TEXTO PARA LEITURA —
Fundada há 731 anos, a Universidade de Coimbra (UC) é uma das mais antigas em atividade no mundo. Referência para brasileiros desde os tempos da colonização portuguesa, a instituição soube se reinventar para continuar atraindo alunos estrangeiros.

A possibilidade de usar a nota do Enem no processo seletivo, os convênios para estágios e intercâmbios em outros países da Europa, além da participação de professores convidados ilustres —como o rapper Emicida, atualmente em uma residência artística na cidade–, têm cativado os estudantes brasileiros.

Não por acaso, Coimbra concentra o maior número de estudantes brasileiros fora do Brasil: são cerca de 2.000 alunos do país matriculados, entre estudantes de graduação e de pós.

Alunos com os tradicionais trajes caminham pelo Pátio das Escolas, prédio mais antigo da Universidade de Coimbra, em Portugal
Alunos com os tradicionais trajes caminham pelo Pátio das Escolas, prédio mais antigo da Universidade de Coimbra, em Portugal - Ticiana Giehl - 29.set.17/Escolha Viajar/Folhapress

A universidade, no entanto, também cativa outros estrangeiros, mesmo os que não falam português. Impulsionada pelos programas de mobilidade acadêmica europeias, a UC tem disciplinas ministradas em inglês. Atualmente, 1 em cada 5 estudantes de Coimbra vem de fora de Portugal —embora os brasileiros formem a maior comunidade, há alunos de 115 nacionalidades.

O ambiente multicultural e fervilhante das ruas da cidade, sempre apinhadas de estudantes, já voltou aos níveis pré-pandemia. Com mais de 87% da população completamente vacinada, o país ibérico praticamente acabou com as restrições sanitárias impostas devido à Covid-19. Assim, atividades culturais e esportivas —e as tradicionais festas universitárias— estão acontecendo normalmente.

Na avaliação de Felippe Vaz, presidente da Associação dos Pesquisadores e Estudantes Brasileiros (Apeb) em Coimbra, o ponto alto da universidade é a combinação de prestígio acadêmico com as experiências internacionais, uma vez que há a possibilidade de conhecer outros países próximos.

Os alunos brasileiros estão espalhados por todos os cursos, mas, historicamente, a concorrência mais acirrada é pelas vagas no curso de direito. De olho neste mercado, a UC lançou uma nova graduação em 2021: direito luso-brasileiro. "Havendo muitos brasileiros que não conseguem colocação no curso de direito, a criação de uma oferta alternativa e inovadora acontece no aspecto de ensinarmos o direito português mas também o direito brasileiro", diz o vice-reitor da instituição, João Nuno Calvão da Silva.

DADOS —
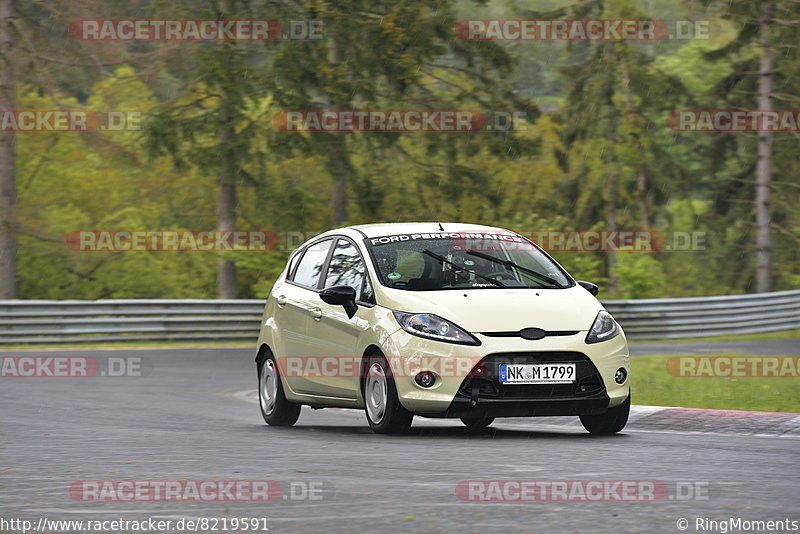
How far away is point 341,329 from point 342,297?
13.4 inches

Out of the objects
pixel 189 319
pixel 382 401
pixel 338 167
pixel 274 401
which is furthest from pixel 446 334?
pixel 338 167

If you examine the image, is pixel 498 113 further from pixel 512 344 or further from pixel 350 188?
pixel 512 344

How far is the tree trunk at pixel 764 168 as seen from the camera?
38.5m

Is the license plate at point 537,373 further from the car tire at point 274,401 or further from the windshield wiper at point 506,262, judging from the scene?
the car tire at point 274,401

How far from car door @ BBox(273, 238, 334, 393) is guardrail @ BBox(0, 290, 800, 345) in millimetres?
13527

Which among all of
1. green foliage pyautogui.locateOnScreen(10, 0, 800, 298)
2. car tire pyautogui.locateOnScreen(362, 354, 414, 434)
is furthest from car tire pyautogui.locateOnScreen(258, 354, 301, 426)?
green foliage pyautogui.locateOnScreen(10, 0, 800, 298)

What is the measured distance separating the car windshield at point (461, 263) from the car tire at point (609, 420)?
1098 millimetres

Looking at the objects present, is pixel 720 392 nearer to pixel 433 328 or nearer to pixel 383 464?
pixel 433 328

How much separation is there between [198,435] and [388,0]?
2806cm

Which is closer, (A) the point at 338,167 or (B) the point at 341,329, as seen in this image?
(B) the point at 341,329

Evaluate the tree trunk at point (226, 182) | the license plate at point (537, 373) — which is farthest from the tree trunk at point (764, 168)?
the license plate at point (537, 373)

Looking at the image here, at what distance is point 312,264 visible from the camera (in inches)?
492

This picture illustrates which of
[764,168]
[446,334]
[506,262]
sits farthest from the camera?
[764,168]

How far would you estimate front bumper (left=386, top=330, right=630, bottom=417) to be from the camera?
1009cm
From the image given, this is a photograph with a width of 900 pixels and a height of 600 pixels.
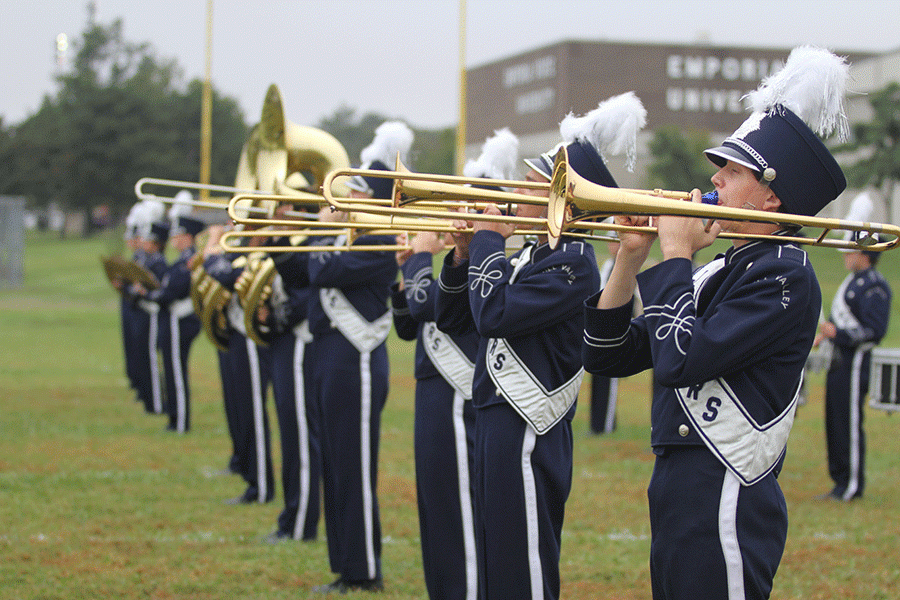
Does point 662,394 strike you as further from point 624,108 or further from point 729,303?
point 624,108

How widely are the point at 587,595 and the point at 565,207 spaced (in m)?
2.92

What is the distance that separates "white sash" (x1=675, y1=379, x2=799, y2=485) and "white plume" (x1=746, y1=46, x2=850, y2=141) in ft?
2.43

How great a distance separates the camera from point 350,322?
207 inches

--

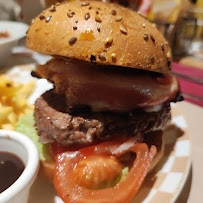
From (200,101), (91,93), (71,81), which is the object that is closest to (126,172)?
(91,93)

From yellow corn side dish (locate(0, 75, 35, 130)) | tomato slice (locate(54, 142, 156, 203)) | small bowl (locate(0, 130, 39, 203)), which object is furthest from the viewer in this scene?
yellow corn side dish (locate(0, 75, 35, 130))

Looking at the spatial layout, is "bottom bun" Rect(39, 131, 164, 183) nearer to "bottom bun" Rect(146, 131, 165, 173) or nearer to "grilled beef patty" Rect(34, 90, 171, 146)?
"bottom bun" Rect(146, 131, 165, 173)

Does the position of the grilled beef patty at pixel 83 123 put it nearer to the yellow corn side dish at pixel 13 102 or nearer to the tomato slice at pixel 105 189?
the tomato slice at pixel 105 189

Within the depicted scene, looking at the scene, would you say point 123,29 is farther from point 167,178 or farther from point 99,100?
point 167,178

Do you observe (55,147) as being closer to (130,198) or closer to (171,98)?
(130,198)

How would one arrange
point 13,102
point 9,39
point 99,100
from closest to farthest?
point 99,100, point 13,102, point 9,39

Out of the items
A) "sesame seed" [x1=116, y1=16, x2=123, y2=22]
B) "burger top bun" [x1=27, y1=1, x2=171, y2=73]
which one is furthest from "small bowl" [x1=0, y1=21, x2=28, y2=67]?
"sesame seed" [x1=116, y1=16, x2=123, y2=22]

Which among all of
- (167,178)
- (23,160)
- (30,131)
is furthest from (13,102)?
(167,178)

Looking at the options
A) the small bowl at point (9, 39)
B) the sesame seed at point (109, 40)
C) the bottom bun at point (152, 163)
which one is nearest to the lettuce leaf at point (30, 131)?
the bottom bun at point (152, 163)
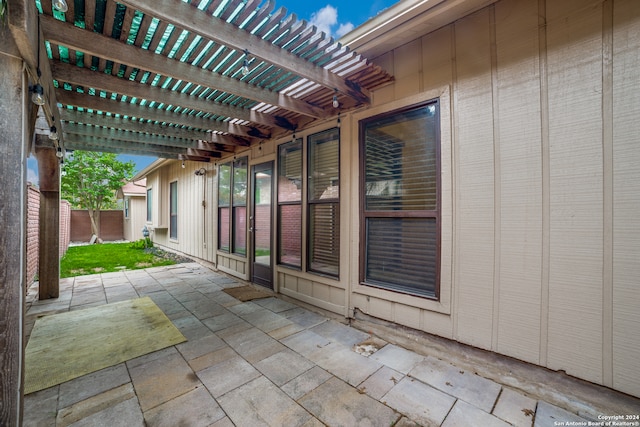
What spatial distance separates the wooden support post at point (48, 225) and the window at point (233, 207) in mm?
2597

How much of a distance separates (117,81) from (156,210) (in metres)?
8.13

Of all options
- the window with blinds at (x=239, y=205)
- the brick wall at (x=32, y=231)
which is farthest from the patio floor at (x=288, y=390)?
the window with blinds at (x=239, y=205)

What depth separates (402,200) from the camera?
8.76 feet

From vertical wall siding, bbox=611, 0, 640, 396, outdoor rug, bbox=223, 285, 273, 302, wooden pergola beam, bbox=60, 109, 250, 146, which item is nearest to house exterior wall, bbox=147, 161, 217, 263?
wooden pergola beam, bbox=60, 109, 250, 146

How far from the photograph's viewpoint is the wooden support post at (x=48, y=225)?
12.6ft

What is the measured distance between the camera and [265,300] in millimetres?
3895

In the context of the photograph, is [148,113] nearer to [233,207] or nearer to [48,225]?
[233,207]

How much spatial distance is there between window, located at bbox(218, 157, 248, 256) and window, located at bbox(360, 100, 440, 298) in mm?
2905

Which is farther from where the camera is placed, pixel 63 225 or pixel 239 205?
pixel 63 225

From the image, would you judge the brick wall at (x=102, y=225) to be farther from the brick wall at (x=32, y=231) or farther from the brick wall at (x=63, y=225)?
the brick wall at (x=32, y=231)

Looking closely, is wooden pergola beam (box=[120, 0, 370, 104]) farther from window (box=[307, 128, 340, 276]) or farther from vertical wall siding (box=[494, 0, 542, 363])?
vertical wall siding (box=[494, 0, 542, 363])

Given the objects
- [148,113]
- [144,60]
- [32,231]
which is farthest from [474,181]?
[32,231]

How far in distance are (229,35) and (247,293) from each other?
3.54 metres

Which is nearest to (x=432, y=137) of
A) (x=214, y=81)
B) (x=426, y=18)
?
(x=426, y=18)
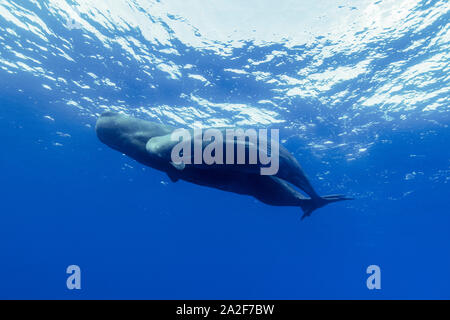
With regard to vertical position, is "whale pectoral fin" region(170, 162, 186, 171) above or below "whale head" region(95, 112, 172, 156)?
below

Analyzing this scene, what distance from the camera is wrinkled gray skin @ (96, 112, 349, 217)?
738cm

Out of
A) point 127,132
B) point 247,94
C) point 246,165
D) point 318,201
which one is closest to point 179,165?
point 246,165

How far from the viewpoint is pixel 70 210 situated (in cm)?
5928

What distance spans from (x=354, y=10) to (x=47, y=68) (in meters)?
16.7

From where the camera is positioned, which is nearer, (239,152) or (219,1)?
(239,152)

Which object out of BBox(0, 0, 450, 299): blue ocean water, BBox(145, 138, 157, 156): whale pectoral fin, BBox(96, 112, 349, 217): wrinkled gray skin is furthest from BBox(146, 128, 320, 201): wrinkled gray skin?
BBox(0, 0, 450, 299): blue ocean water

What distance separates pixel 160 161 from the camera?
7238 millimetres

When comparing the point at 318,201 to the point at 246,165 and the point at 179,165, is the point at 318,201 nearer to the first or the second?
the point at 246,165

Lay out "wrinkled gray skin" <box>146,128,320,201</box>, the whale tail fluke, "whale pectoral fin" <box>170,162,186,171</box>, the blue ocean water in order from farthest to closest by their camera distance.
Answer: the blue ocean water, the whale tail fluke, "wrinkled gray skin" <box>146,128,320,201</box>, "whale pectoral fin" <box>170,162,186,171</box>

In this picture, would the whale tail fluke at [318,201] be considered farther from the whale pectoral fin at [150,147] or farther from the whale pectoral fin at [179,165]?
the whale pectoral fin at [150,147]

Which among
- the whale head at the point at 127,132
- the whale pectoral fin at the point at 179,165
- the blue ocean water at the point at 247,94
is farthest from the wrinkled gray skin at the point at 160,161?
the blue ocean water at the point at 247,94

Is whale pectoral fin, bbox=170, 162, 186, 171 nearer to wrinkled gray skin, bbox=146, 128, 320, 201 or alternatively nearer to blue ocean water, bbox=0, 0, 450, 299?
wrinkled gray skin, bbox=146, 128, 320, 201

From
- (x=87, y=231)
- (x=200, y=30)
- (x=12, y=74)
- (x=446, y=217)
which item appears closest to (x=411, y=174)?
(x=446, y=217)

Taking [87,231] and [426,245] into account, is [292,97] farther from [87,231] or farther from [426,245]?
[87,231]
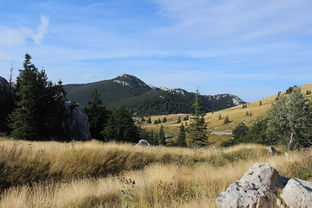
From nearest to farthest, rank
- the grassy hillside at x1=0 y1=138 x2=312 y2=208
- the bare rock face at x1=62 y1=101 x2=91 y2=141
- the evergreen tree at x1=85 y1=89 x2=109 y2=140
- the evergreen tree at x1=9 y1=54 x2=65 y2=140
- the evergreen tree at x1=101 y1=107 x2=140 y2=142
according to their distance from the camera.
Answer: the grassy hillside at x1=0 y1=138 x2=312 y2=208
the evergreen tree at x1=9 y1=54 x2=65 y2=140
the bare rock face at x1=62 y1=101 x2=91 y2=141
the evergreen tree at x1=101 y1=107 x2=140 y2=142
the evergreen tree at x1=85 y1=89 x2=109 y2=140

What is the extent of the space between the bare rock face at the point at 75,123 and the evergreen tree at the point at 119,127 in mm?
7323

...

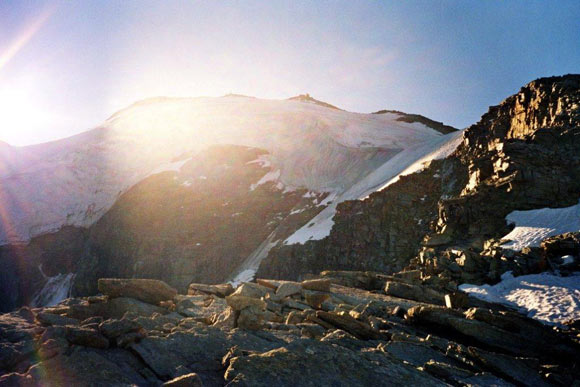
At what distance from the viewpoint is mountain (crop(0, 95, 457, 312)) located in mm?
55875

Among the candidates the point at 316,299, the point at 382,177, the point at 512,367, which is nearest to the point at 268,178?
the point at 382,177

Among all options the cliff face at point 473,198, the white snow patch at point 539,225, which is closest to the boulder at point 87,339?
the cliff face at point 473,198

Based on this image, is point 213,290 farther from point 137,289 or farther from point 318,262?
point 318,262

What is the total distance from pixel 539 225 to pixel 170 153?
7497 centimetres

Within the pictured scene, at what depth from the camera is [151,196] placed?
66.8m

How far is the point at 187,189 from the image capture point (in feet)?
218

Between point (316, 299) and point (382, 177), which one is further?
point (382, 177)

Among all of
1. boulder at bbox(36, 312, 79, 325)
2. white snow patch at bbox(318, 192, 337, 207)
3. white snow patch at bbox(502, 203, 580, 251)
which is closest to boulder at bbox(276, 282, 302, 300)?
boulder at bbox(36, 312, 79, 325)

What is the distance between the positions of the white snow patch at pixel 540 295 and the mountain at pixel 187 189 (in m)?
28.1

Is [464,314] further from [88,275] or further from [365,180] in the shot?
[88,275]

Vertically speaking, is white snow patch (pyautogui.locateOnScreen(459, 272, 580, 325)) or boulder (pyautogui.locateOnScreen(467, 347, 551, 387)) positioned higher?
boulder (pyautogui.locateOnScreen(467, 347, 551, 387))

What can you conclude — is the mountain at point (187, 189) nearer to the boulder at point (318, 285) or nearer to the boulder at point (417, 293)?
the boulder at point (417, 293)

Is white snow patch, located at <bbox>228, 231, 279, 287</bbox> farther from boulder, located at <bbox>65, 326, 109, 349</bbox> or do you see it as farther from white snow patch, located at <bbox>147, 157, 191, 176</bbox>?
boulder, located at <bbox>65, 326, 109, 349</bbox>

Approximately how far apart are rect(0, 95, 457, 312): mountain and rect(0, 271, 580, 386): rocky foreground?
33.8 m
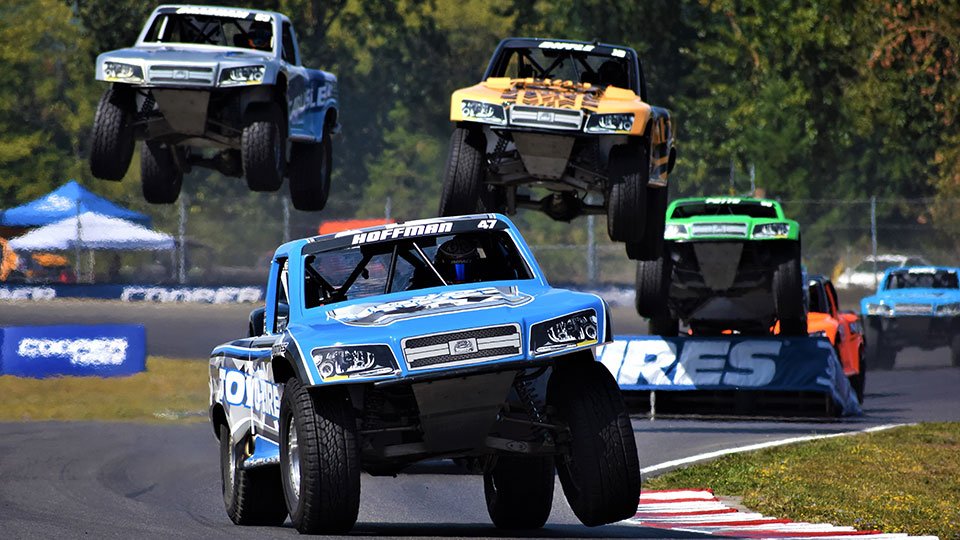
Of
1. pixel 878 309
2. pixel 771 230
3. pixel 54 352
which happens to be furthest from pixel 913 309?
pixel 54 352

PERGUNTAS —
(A) Segundo o texto sobre a Universidade de Coimbra, quantos alunos brasileiros estão matriculados na instituição?
(B) Por favor, reproduza o trecho do texto sobre a Universidade de Coimbra entre "A universidade, no" e "de 115 nacionalidades.", inclusive.

GABARITO —
(A) Cerca de 2.000 alunos, entre estudantes de graduação e de pós.

(B)
A universidade, no entanto, também cativa outros estrangeiros, mesmo os que não falam português. Impulsionada pelos programas de mobilidade acadêmica europeias, a UC tem disciplinas ministradas em inglês. Atualmente, 1 em cada 5 estudantes de Coimbra vem de fora de Portugal —embora os brasileiros formem a maior comunidade, há alunos de 115 nacionalidades.